Wills is completely at home in this world: he worked for years as a bush pilot in northern Canada and later flew for Fed Ex. In the early 2000s, he heard through the pilot grapevine that Nortel, then in the throes of its first financial crisis, was getting rid of all its corporate jets. The company, as it turned out, needed to dispose of a warehouse of spare parts their auditors felt were obsolete.
On what he admits was a lark, Wills called up Nortel and offered to buy the entire inventory—wheels, brakes, motors, etc. —at the cut-rate price of $30,000. The next day, he’d lined up a buyer: a Dulles, Virginia, outfit called United Express that was willing to pay $350,000 in cash to take it off his hands.
Wills continued to source parts for United, and gradually built up a small stable of airline customers. He quickly came to understand a critically important aspect of the fluid market for airplane parts, which is that rapid response matters more than in most service businesses.
He bought a Blackberry and at the time Wills was one of the few people in his circle to have one. Leaving it on the bed stand at night, he mastered the art of answering a 2 a.m. customer call without sounding groggy. At aviation trade shows, Wills cultivated a reputation for being highly responsive, and moving on a customer’s order the moment it came over the transom.
Wills also began to travel constantly, identifying airlines by the types of planes they flew, then making sales calls in person. He stressed the speed of delivery. “It only takes one order for people to say, ‘that was an amazing experience,’” Wills says. “That’s how word of mouth spreads.”
On one such excursion, a Boeing contact told Wills that the aviation giant expected Africa to emerge as a major growth market. With few rail and highway corridors, intra-continental air travel will expand quickly, and airline industry watchers expect to see the emergence of more local carriers that can run shuttle flights within Africa (at present, travellers within Africa often have to fly back to a European hub airport simply to get from one African city to another).
Wills cold-called carriers such as Ethiopian Airlines. He also made his small contingent of employees start their shifts at 3 a.m., so they could process African orders in real time. “We could get parts to African customers three to four days before any else even responded to an RFQ.” Today, Africa accounts for almost a fifth of Air Start’s sales.
Air Start also has customers in Asia, Russia, the Middle East and other significant trade regions. The company’s base of operations, and its main warehouse facility, is located close to Lester B. Pearson International, in Toronto.
But to further hone Air Start’s service promise, Wills has established warehouses full of selected high-demand inventory at airports in New York, London and Johannesburg, with a fourth planned for Dubai. These depots are managed by third-party shipping giants like DHL, and are located strategically: they can get a part to a waiting customer within a few hours, so the airline with the disabled aircraft doesn’t have to idle for a day or more as the part flies across the Atlantic.

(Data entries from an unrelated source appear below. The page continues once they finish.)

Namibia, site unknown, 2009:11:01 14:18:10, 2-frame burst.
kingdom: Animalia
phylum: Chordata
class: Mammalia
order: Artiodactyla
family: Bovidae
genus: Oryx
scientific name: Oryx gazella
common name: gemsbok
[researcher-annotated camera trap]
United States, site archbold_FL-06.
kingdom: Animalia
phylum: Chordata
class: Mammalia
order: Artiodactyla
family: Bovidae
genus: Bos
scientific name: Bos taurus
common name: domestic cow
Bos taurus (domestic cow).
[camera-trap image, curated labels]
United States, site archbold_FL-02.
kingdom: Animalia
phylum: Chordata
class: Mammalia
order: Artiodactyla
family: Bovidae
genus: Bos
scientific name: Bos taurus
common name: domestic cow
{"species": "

Interestingly, Wills points out that Air Start has never tried to maximize its return on these deals; he admits the company leaves “a lot on the table” because the point of differentiation is service quality. “The cost of the commodity is almost irrelevant. It’s the speed [that matters].”
Wills, incidentally, has some savvy advice for entrepreneurs who want to wade into a market dominated by giant companies, as he did over a dozen years ago. “If you try to do it all at once, it will be impossible.” Instead, Wills says, David-like entrepreneurs who decide to take on lumbering corporate Goliaths should focus on finding small opportunities and then “executing them to perfection.”
“You have to be able to play at all levels, from the data entry clerk to the CEO,” he observes. “And you deliver exactly what they’re asking for.”